_Challenge_. Rewrite the records starting at the line containing "Examining the picture" and ending at the line containing "Is the maroon", substituting "corduroy" for "velvet" and changing nothing else. Give only those lines, and leave the pictures out.

_Provided material_.

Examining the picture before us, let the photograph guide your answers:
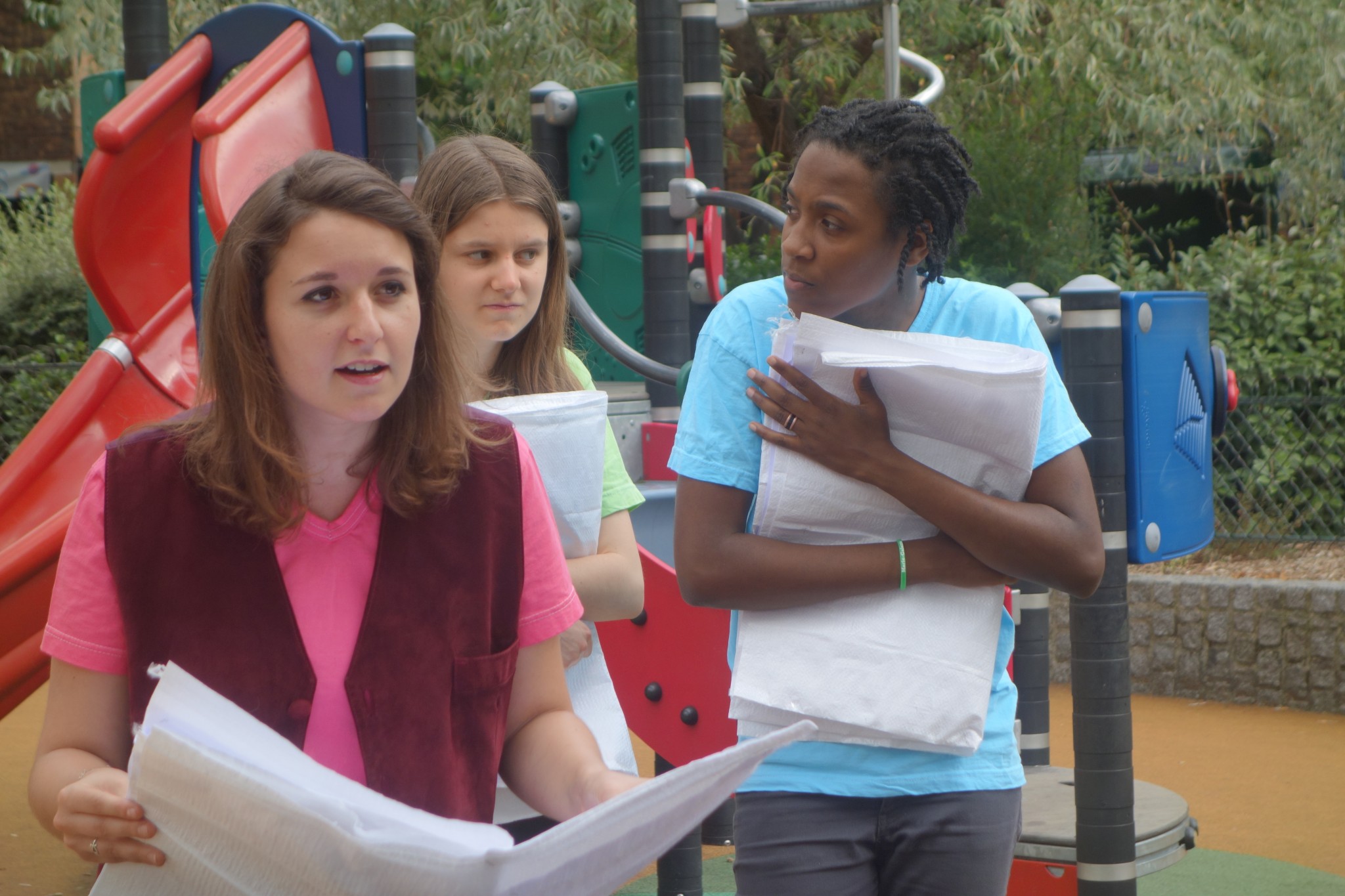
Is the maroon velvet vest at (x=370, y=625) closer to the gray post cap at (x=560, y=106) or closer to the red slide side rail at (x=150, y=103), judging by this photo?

...

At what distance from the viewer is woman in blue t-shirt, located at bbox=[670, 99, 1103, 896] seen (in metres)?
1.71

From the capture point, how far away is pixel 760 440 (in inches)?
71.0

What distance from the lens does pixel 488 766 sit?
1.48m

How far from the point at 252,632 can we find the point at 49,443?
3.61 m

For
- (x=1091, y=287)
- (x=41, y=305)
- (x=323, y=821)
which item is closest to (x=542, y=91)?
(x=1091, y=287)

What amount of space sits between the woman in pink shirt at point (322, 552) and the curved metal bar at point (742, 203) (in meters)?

_Solution below_.
Examining the picture before us, let the photograph guide your answers:
Is the maroon corduroy vest at (x=370, y=625) closer to the gray post cap at (x=560, y=106) or closer to the red slide side rail at (x=150, y=103), judging by this photo?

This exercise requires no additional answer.